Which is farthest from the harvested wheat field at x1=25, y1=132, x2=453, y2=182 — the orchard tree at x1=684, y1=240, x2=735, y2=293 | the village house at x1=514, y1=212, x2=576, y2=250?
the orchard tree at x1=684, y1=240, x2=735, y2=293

...

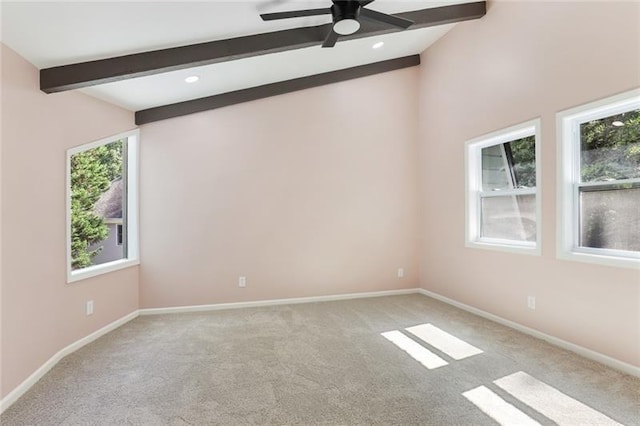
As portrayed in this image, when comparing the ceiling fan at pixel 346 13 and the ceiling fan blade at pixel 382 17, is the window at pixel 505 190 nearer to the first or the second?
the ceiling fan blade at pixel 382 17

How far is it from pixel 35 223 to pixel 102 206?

...

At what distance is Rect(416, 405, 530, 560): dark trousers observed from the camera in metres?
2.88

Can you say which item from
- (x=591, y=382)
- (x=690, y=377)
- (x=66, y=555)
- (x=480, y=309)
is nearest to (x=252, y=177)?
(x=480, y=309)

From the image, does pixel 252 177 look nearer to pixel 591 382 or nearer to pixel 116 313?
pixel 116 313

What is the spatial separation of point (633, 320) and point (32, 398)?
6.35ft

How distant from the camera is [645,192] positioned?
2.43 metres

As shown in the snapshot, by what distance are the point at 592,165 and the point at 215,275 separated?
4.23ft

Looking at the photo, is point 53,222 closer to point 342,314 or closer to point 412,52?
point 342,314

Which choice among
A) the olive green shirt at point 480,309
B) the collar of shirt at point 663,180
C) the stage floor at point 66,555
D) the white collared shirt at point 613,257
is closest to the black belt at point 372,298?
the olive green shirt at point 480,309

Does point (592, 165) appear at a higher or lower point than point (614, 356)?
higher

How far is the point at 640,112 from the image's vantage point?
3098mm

• [INSTRUCTIONS TO FOLLOW]:
Count how many lines of the records contain the word "metres", matching case, and reply with only that number.

• [ANSWER IN FULL]:
2